++++ RECORDS SHOWN

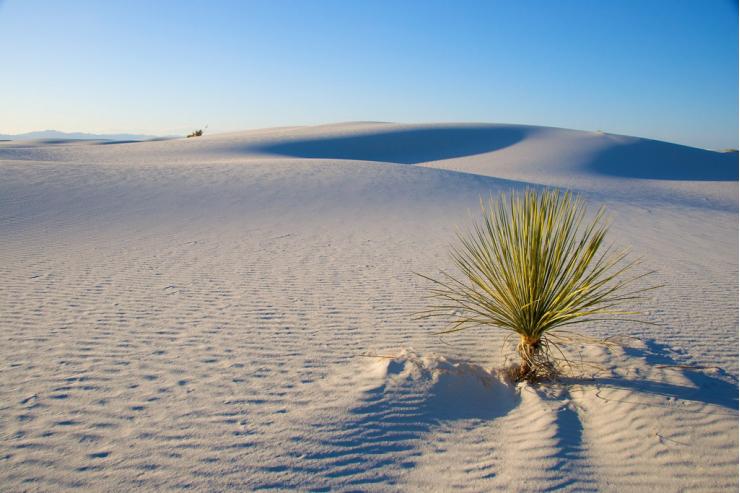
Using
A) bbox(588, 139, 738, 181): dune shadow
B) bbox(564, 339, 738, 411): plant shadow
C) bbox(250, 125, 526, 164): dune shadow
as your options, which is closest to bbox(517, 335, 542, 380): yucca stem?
bbox(564, 339, 738, 411): plant shadow

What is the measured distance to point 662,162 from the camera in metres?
34.2

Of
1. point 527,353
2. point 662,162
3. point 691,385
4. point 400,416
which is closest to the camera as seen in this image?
point 400,416

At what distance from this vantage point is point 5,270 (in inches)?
307

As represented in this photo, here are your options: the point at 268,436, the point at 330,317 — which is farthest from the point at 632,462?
the point at 330,317

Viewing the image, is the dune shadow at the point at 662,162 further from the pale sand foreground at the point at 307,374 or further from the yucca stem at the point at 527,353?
the yucca stem at the point at 527,353

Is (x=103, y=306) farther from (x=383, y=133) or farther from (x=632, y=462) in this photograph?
(x=383, y=133)

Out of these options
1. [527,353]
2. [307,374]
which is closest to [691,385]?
[527,353]

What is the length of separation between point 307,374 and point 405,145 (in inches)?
1442

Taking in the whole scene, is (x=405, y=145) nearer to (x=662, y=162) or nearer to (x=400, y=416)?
(x=662, y=162)

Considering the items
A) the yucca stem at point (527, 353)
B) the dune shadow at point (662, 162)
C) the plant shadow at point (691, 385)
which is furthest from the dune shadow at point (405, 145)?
the plant shadow at point (691, 385)

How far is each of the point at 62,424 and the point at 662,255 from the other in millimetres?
10288

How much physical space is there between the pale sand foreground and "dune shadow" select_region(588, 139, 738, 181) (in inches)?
823

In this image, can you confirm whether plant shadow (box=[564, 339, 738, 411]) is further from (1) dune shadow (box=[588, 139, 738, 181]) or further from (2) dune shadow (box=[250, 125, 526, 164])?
(2) dune shadow (box=[250, 125, 526, 164])

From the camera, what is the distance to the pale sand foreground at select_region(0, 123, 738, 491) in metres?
3.42
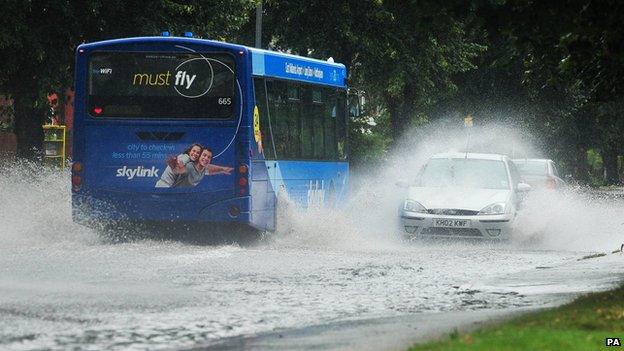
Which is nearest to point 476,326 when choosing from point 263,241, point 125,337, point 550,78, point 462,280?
point 125,337

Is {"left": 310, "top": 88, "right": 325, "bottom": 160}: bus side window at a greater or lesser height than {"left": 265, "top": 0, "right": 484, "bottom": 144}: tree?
lesser

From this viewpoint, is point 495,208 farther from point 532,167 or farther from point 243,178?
point 532,167

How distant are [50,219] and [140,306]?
37.7ft

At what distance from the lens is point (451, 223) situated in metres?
23.5

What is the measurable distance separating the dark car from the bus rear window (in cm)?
1266

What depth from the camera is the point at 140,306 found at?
513 inches

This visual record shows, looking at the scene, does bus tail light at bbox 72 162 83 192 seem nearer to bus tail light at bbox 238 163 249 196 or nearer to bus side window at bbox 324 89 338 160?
bus tail light at bbox 238 163 249 196

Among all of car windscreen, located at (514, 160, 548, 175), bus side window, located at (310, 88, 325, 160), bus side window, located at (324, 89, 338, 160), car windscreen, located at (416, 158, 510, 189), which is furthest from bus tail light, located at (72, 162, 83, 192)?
car windscreen, located at (514, 160, 548, 175)

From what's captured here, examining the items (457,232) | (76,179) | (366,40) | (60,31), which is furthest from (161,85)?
(366,40)

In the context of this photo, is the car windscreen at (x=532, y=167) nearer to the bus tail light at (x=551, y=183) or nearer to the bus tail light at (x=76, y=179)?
the bus tail light at (x=551, y=183)

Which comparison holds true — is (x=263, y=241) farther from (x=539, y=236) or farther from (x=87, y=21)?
(x=87, y=21)

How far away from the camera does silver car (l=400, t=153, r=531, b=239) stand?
77.4 ft

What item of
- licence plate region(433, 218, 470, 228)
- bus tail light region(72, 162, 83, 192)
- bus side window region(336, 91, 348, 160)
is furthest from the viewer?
bus side window region(336, 91, 348, 160)

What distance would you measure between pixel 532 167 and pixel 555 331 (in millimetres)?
25090
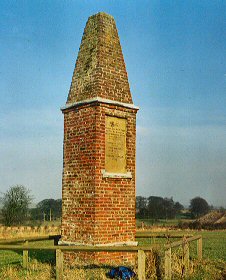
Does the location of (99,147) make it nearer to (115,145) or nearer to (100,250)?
(115,145)

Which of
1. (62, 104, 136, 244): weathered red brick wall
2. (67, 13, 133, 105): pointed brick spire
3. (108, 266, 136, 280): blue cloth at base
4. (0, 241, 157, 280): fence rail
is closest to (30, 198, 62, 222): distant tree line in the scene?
(62, 104, 136, 244): weathered red brick wall

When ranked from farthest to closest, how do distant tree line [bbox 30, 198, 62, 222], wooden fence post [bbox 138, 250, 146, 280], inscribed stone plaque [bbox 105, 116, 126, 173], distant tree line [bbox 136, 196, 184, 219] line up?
distant tree line [bbox 136, 196, 184, 219] < distant tree line [bbox 30, 198, 62, 222] < inscribed stone plaque [bbox 105, 116, 126, 173] < wooden fence post [bbox 138, 250, 146, 280]

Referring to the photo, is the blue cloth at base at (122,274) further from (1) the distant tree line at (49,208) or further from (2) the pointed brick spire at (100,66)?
(1) the distant tree line at (49,208)

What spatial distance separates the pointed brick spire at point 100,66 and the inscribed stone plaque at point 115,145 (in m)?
0.63

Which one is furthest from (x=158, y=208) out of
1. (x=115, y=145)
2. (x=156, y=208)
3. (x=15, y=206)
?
(x=115, y=145)

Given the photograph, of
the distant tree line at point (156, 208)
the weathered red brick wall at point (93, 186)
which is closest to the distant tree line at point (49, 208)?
the distant tree line at point (156, 208)

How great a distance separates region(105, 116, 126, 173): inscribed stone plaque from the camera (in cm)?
1074

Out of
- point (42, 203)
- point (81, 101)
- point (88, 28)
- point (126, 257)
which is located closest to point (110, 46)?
point (88, 28)

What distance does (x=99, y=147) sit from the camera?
1048cm

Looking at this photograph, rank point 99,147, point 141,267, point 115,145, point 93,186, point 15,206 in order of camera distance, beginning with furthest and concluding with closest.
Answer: point 15,206
point 115,145
point 99,147
point 93,186
point 141,267

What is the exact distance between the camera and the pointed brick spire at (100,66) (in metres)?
10.9

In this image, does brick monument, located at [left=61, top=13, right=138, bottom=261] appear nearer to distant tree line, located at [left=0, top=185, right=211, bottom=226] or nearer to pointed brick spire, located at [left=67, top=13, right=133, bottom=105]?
pointed brick spire, located at [left=67, top=13, right=133, bottom=105]

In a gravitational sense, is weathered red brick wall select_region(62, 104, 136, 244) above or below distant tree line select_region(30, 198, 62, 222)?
above

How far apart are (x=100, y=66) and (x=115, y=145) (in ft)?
6.85
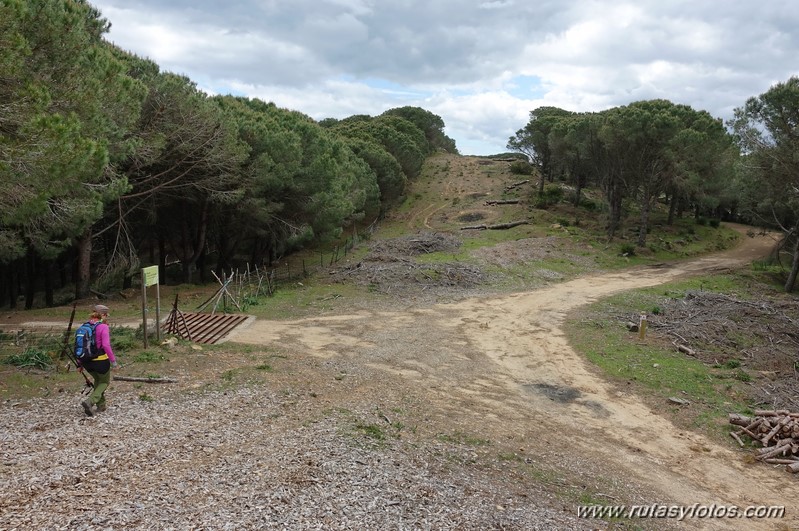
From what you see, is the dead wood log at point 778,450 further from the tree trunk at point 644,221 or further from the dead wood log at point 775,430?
the tree trunk at point 644,221

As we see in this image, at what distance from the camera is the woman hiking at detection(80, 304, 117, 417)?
26.1ft

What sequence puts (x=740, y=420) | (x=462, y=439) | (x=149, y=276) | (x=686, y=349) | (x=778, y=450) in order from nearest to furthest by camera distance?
1. (x=462, y=439)
2. (x=778, y=450)
3. (x=740, y=420)
4. (x=149, y=276)
5. (x=686, y=349)

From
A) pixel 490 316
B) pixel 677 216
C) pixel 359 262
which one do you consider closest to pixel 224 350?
pixel 490 316

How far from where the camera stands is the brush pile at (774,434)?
931 centimetres

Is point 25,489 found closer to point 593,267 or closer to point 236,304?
point 236,304

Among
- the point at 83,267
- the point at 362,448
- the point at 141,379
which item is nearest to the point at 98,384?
the point at 141,379

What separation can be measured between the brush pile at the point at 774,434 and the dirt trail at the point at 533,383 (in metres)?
0.40

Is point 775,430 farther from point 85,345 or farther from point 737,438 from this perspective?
point 85,345

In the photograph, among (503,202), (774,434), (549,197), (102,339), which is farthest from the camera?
(503,202)

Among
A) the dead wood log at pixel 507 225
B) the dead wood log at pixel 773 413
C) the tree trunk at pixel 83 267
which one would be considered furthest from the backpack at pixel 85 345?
the dead wood log at pixel 507 225

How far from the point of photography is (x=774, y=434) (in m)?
9.88

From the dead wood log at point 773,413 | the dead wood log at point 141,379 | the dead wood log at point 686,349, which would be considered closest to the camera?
the dead wood log at point 141,379

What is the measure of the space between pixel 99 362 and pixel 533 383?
1040 cm

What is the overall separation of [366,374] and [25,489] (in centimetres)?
779
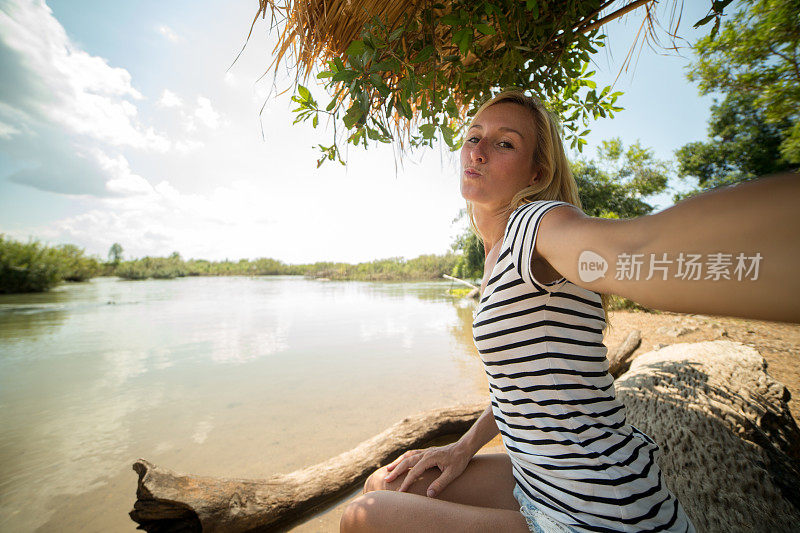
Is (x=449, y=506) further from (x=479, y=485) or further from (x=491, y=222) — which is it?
(x=491, y=222)

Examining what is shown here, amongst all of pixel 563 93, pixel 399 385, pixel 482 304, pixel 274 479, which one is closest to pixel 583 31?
pixel 563 93

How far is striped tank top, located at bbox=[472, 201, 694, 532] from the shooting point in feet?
2.63

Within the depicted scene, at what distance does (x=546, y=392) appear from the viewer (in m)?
0.88

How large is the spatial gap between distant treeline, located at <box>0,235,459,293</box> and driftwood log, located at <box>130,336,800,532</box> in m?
23.0

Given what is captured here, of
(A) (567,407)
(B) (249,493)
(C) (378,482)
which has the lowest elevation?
(B) (249,493)

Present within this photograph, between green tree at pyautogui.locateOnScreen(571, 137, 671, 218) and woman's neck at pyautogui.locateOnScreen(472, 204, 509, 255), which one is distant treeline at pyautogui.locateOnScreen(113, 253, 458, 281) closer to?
green tree at pyautogui.locateOnScreen(571, 137, 671, 218)

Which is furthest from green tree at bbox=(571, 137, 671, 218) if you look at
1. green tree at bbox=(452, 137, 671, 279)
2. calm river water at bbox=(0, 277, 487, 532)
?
calm river water at bbox=(0, 277, 487, 532)

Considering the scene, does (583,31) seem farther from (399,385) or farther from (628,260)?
(399,385)

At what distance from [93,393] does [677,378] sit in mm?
7100

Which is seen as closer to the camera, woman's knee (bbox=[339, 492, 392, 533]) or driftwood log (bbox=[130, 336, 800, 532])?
woman's knee (bbox=[339, 492, 392, 533])

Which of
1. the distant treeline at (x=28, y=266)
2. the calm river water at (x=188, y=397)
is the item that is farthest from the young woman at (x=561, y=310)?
the distant treeline at (x=28, y=266)

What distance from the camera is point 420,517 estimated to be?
3.24 feet

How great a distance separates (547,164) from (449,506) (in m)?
1.25

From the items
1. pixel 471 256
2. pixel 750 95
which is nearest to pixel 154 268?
pixel 471 256
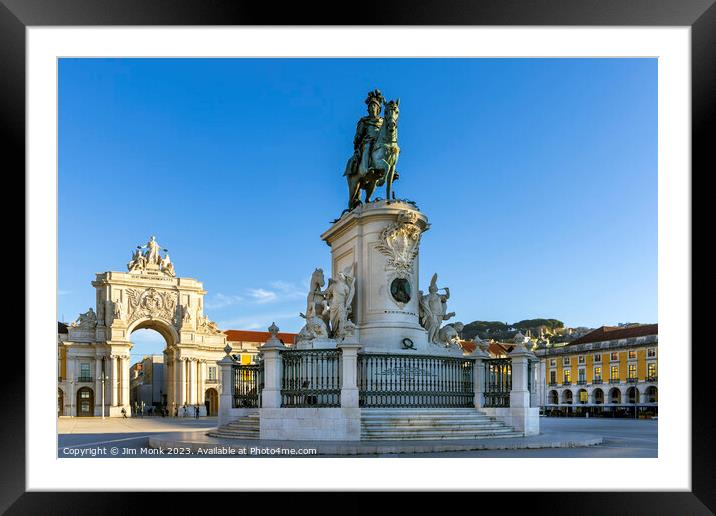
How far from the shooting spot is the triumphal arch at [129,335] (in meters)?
56.5

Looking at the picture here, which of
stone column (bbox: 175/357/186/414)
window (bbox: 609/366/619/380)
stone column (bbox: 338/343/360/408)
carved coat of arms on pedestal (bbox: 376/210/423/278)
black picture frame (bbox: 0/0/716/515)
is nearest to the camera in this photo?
black picture frame (bbox: 0/0/716/515)

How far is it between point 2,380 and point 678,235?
636 centimetres

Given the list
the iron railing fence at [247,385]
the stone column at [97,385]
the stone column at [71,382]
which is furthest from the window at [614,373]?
the iron railing fence at [247,385]

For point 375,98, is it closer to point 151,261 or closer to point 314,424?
point 314,424

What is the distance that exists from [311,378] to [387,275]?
281cm

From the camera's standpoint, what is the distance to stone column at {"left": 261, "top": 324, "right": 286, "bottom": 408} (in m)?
12.1

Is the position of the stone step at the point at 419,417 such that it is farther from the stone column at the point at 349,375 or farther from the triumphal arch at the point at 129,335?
the triumphal arch at the point at 129,335

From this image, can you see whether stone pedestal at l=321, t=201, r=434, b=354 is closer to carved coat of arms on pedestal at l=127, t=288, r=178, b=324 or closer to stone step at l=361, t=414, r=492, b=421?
stone step at l=361, t=414, r=492, b=421

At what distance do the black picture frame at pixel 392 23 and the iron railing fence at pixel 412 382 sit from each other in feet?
20.1

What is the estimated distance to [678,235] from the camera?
646 cm

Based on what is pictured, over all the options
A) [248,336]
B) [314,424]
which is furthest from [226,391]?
[248,336]

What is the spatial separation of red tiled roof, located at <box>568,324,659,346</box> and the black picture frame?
160 feet

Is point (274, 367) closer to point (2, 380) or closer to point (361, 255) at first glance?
point (361, 255)

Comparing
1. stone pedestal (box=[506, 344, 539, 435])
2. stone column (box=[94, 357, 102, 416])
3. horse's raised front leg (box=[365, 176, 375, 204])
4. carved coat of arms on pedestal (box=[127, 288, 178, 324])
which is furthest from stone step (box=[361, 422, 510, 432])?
carved coat of arms on pedestal (box=[127, 288, 178, 324])
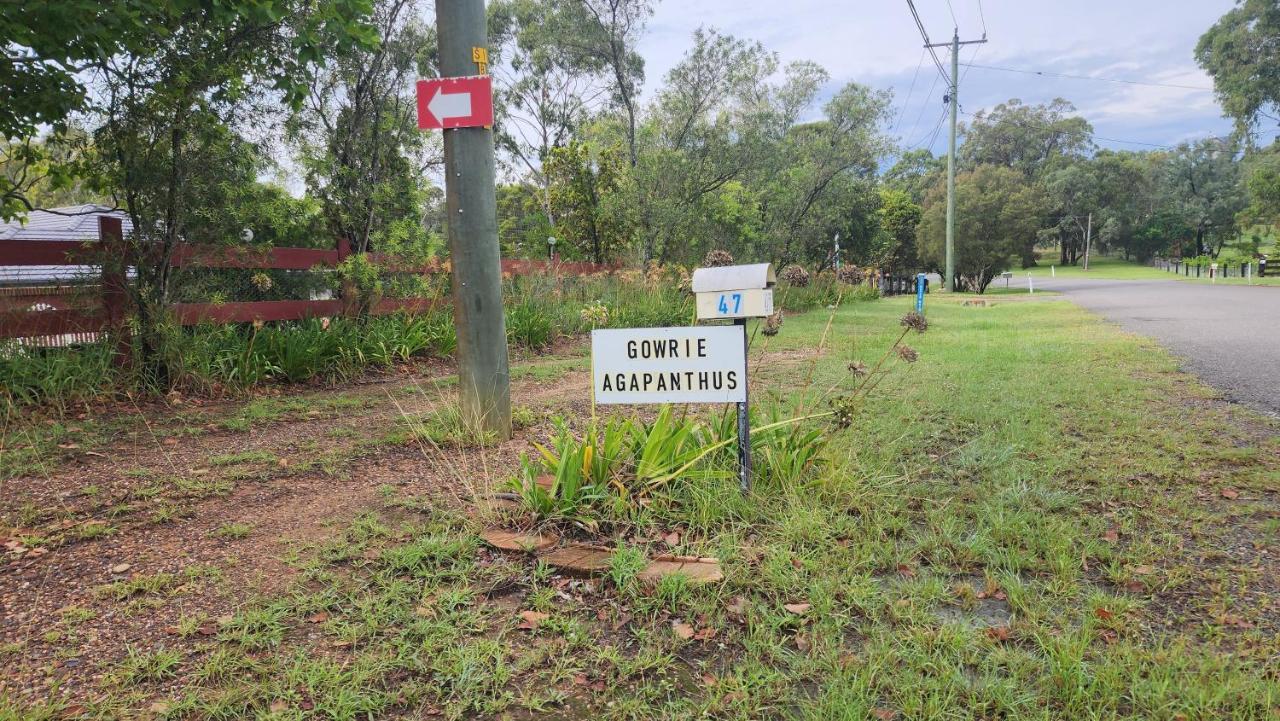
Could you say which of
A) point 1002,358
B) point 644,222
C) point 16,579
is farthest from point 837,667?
point 644,222

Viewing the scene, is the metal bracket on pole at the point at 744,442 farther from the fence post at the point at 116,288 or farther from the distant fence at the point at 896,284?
the distant fence at the point at 896,284

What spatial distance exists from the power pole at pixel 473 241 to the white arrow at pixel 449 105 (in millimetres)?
98

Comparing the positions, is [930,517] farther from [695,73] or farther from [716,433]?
[695,73]

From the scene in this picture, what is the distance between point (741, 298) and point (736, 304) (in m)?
0.04

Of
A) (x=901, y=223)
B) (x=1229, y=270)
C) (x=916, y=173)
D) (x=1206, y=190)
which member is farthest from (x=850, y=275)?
(x=1206, y=190)

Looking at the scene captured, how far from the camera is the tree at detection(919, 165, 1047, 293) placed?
3391 centimetres

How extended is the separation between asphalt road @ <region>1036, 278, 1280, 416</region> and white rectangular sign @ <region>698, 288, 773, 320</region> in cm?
447

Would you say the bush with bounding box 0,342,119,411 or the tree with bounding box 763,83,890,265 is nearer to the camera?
the bush with bounding box 0,342,119,411

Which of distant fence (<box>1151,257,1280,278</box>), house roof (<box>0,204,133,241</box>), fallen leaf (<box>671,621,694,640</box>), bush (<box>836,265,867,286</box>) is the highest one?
house roof (<box>0,204,133,241</box>)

++++++++

**WORK INSTRUCTIONS:**
Write out the rows from the line containing "What is the exact" through the line containing "5. (x=686, y=349)" as a JSON list of strings, one string per line, with blank lines and pictures left out.

**ANSWER:**
[
  "What is the exact distance between the camera and the pointed brick spire at (100,66) (in metres)?",
  "10.9",
  "In this image, does brick monument, located at [left=61, top=13, right=138, bottom=261] appear nearer to distant tree line, located at [left=0, top=185, right=211, bottom=226] or nearer to pointed brick spire, located at [left=67, top=13, right=133, bottom=105]?",
  "pointed brick spire, located at [left=67, top=13, right=133, bottom=105]",
  "In a gravitational sense, is weathered red brick wall select_region(62, 104, 136, 244) above or below distant tree line select_region(30, 198, 62, 222)?",
  "above",
  "How far apart are (x=100, y=66) and (x=115, y=145) (in ft)?",
  "6.85",
  "From what you see, is the dead wood log at point 778,450 further from the tree trunk at point 644,221 or further from the dead wood log at point 775,430?",
  "the tree trunk at point 644,221",
  "As we see in this image, at what distance from the camera is the woman hiking at detection(80, 304, 117, 417)?",
  "26.1ft",
  "What sequence puts (x=740, y=420) | (x=462, y=439) | (x=149, y=276) | (x=686, y=349) | (x=778, y=450) in order from nearest to furthest by camera distance?",
  "1. (x=462, y=439)",
  "2. (x=778, y=450)",
  "3. (x=740, y=420)",
  "4. (x=149, y=276)",
  "5. (x=686, y=349)"
]